Here’s The Backwards Way To Think Of Your Business Growth
by Mike J. Agugliaro
If you’re thinking of business growth for your service business, perhaps you’re looking at what is making you money right now and thinking, “if only I could do more of this then I’ll make more money!”
So you see that you’re running a whole bunch of calls and you try to figure out how to do even more calls.
… But chances are, you’re already busy. You’re already bogged down. You’re already running full steam ahead. Maybe even you’re already maxed out.
… And maybe you are maxed out but all your money is going to your expenses so you just don’t have the capacity to invest in growth.
If that’s the case then you just don’t see how to grow your business without making a larger investment into a bigger team, more trucks, etc.
But there’s a better way to grow… yet it’s counter-intuitive to the way most people think of growth. You have to SHRINK to GROW.
Yes, you read that correctly. You have to SHRINK to GROW.
Here’s what I mean: let’s say you have 100 calls and you’re running those calls the best you can but it fills your time beyond capacity so you get home each night and you are burnt out. It’s bringing in just enough money to keep you afloat but not enough to help you build wealth.
Instead of running all 100 of those calls, you should go through them and weed some of them out: It is better to have 100 calls and go through them and sort them first and decide which you can serve and which you cannot serve!
If you do this properly you will be able to bring things to a higher level. You can sift through the calls and start with the ones that will make the most profit. Work at them from directions. Yes, you might not have time for some of the calls, but this way you are losing the least profit. You still do the job well, and you still serve the customers well (this way your reputation stays intact).
You will have a higher conversion rate. You’ll have better customers, better average invoices and things will be better in general.

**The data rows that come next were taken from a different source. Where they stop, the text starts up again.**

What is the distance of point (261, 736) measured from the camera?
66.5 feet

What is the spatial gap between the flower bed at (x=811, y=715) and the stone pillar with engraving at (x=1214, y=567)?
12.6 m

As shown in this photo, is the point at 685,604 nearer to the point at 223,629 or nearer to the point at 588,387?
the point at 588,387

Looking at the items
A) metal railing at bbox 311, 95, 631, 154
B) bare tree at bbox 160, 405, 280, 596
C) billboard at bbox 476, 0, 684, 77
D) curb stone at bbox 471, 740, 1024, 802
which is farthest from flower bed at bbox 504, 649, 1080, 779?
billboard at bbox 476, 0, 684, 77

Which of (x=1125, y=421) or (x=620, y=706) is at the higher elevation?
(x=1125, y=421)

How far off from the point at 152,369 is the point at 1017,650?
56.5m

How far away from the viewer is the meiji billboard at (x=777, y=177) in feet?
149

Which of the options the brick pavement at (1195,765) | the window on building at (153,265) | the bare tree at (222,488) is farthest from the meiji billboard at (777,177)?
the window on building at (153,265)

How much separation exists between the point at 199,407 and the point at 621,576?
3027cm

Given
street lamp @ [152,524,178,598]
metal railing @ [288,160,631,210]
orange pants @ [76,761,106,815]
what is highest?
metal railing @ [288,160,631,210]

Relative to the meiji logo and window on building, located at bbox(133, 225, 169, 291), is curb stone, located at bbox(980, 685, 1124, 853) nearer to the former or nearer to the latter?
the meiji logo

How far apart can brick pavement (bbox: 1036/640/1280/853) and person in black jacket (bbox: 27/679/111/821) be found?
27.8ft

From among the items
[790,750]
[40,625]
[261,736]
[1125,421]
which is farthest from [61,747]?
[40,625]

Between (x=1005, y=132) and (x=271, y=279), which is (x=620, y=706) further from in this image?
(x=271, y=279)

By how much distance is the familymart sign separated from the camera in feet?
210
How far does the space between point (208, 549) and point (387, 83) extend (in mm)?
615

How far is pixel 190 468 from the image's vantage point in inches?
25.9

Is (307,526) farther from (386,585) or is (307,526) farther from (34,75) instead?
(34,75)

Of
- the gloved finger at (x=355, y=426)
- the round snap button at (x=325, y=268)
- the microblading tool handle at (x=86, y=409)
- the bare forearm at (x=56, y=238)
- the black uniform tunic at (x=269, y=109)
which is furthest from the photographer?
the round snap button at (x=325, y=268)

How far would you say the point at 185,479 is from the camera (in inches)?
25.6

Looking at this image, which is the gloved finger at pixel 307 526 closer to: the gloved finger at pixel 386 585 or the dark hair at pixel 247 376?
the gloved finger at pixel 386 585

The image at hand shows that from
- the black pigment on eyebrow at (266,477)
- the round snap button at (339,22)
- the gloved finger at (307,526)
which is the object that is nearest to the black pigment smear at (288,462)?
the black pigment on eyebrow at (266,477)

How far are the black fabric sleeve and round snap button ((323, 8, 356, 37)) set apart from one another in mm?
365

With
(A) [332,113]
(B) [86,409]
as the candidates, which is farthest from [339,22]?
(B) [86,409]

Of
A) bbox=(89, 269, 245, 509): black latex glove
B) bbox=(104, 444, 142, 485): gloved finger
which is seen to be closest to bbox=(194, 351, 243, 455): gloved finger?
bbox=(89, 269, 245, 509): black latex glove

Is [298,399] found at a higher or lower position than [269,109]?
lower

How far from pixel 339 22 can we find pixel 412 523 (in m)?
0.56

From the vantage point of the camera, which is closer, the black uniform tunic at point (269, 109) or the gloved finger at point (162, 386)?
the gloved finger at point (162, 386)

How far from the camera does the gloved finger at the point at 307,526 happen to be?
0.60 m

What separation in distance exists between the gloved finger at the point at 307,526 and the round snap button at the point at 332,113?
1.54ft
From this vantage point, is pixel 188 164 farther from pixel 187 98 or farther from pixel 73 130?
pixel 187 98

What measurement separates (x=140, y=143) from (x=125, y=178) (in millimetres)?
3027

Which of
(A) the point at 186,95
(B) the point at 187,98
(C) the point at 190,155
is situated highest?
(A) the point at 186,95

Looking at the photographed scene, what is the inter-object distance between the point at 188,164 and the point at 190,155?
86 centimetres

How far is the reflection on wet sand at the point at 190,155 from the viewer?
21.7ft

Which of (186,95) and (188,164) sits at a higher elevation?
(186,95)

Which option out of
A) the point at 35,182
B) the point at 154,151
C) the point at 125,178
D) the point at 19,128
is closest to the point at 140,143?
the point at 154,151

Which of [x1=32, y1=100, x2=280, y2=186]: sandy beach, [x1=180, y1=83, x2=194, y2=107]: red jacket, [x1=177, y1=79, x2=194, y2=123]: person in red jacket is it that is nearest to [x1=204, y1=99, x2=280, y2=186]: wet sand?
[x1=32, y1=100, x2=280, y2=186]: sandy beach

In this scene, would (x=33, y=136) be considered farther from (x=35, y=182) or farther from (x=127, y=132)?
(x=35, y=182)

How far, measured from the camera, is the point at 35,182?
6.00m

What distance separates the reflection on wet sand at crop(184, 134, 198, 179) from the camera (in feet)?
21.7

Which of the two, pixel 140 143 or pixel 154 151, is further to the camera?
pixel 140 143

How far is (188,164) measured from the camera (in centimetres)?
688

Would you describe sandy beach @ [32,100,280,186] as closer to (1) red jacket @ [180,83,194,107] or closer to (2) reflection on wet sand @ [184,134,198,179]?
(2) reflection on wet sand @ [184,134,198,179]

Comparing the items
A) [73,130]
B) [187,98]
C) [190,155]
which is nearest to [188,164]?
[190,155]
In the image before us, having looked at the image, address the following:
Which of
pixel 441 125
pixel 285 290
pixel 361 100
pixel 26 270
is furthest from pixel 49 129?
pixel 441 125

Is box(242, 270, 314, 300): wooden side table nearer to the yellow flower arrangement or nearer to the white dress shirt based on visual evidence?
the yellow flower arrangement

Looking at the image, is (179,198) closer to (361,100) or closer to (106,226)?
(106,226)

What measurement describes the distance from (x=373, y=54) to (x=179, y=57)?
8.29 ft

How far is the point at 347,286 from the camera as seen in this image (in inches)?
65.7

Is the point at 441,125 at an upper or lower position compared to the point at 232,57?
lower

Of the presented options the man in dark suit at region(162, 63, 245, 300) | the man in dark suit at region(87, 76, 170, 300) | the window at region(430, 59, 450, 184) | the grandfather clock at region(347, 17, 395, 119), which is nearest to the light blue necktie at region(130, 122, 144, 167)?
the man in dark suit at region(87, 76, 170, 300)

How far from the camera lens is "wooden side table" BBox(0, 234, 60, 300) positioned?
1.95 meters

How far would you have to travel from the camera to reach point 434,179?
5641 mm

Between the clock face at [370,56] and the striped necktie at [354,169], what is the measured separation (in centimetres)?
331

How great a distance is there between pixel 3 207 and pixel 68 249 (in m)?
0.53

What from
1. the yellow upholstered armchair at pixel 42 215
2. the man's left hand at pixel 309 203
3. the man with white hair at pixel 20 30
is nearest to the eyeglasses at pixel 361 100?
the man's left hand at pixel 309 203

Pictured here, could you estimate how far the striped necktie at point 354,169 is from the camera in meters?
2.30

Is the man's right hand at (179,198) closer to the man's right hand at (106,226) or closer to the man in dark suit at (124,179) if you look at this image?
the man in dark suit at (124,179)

Jack Welch is famous for saying that the bottom 20% have to part ways. Look at the truth, the bottom 20% of your customers will not be even close to 20% of your profit. If you cut them off, and sent that extra time serving your top clients, you will make more money!
So, where to start?
Go through your list of calls and arrange them by most profitable and least profitable. Then, remove the 20% least profitable projects and figure out what to do with them (maybe cancel those appointments or hand them off to another company to serve them? There are a number of ways you can play this and even profit from them!)
Then, go to the 20% of your calls that are the very best and most potentially profitable and serve them at a higher level. You’ll give them more time and more focus and they’ll likely buy more. You probably won’t even miss the smaller ones!
Bonus tip: figure out the key differences between the top 20% of your customers and the bottom 20% (that you got rid of). Ask yourself: “demographically, what makes them different?” and, “where did the top 20% of my customers hear about me that the bottom 20% did not?” These two questions will help you craft a clearer picture of your perfect customer and also illuminate the best places to market to your perfect customer so they are more likely able to hire you. (For example, if your best customers met you at a home show but your worst customers nearly all found you through a billboard, which seems like the better marketing effort and which one could you eliminate to save money?)